Shortly after the meeting began, trustee Albert White Sr. walked out in disgust because the agenda didn’t include technology purchases.
White said he brought up the matter at the board’s May meeting, “and we still do not have it — something we really need, and school’s about to start.”
Board president Jimmy Burns said nobody has presented the board with the agenda item, a matter that White contested. White asked to be on the agenda in May and spoke of concerns he had about technological needs for the district’s teachers.
However, Superintendent Scotty Whittington said White overstepped his bounds by meeting with teachers personally and by visiting the schools on his own. After about 20 minutes of speaking in May, board attorney Nate Armistad stopped White’s comments, Whittington said.
“We’ve been working on our technology needs together,” Whittington said of the administrators and technology director Reggie Matthews. “He was at the budget meeting and we told him what we have the money to pay for. We’ve already been getting equipment in.”

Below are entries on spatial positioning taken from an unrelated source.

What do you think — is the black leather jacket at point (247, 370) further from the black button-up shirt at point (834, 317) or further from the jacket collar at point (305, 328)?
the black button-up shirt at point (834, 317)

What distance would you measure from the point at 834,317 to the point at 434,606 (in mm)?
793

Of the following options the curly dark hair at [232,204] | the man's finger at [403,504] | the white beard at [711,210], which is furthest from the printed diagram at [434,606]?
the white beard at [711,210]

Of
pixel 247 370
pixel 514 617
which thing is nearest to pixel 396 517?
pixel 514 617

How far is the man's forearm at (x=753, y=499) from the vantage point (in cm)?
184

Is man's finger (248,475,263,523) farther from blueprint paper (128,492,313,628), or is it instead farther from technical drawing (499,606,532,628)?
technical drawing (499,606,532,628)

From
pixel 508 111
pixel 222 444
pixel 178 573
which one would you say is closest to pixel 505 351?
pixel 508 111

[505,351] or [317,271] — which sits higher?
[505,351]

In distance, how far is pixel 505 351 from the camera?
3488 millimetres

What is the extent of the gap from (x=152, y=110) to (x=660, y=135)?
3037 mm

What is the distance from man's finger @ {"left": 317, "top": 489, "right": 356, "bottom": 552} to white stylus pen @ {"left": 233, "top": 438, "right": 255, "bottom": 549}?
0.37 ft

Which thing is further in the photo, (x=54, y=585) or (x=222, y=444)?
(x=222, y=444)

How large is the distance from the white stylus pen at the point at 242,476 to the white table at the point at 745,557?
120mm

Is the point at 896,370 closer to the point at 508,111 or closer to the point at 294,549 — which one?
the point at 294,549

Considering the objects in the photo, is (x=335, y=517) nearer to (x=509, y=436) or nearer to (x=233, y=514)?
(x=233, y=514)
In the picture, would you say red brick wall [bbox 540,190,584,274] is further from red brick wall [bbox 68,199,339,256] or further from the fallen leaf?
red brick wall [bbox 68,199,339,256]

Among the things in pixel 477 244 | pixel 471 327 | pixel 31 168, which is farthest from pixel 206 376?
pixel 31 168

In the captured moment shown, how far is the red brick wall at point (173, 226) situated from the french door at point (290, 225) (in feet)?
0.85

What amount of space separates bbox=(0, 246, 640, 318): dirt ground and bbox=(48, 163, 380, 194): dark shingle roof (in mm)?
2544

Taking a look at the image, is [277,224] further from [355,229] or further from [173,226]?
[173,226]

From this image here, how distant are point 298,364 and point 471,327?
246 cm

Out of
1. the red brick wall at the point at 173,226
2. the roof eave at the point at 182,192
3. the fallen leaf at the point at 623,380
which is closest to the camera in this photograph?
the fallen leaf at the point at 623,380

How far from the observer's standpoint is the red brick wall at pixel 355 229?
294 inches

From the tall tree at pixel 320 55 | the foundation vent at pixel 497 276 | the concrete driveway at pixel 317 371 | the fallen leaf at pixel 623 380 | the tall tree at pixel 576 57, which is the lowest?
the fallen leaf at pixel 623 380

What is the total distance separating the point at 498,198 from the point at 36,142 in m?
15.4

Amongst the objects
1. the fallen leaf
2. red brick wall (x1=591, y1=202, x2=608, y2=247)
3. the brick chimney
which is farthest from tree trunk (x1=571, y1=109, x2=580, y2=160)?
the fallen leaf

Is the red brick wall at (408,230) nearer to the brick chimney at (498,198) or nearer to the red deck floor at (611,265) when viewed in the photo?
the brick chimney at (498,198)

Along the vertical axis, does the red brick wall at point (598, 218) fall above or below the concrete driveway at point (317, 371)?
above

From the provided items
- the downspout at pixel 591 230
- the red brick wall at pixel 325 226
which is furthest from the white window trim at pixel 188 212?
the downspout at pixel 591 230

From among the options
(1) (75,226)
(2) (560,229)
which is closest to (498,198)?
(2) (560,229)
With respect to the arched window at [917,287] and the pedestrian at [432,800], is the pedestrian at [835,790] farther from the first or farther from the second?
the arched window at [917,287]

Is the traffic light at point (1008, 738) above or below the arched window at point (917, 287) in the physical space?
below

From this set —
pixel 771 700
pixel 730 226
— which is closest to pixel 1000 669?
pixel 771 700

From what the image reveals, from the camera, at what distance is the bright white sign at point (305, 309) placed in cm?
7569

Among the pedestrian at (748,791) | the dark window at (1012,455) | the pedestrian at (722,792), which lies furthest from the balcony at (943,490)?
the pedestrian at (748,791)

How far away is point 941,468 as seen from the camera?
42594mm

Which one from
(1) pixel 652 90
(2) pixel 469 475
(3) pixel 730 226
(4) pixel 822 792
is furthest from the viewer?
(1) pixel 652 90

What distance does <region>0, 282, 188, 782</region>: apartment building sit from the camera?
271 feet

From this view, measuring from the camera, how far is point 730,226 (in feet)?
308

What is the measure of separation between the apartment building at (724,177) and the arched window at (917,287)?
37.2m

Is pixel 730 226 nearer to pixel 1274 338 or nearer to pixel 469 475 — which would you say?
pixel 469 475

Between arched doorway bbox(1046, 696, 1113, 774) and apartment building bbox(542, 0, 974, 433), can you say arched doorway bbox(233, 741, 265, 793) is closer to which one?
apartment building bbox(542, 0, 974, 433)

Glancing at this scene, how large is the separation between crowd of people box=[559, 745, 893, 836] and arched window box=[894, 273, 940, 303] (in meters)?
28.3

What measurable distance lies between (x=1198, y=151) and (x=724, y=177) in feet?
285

Whittington said Matthews will talk to the board at its August meeting and discuss current technology equipment and future needs.
In another contentious matter, a 16th Section hunting land lessee who asked permission to have water and electricity on the property got more than he bargained for.
Mark Dyess of Louisiana, who leases some 590 school-owned acres and said he paid $2,000 above the next-highest bidder, wants to run utilities for a trailer on the property.
However, board president Jimmy Burns told Dyess that “if you put a roof on it (referring to any type of camp), the lease can be renegotiated to get more money for the land.”
Burns said state 16th Section laws demand that districts get as much income as they can for the land they lease.
“You sent the red flag up by asking,” Burns told Dyess. “I have to go after every nickel I can get for this school district.”
Dyess said he asked someone in the district office about the camp before he bid on the lease and was told it would not be a problem.
“I’m not going to pay more for the lease when I already paid $2,000 over the next guy,” Dyess said, adding that he’d give up the lease if it cost him more.
Burns repeated that if the Mississippi Forestry Commission sees a camp on 16th Section land, the board has the right to renegotiate for more lease money.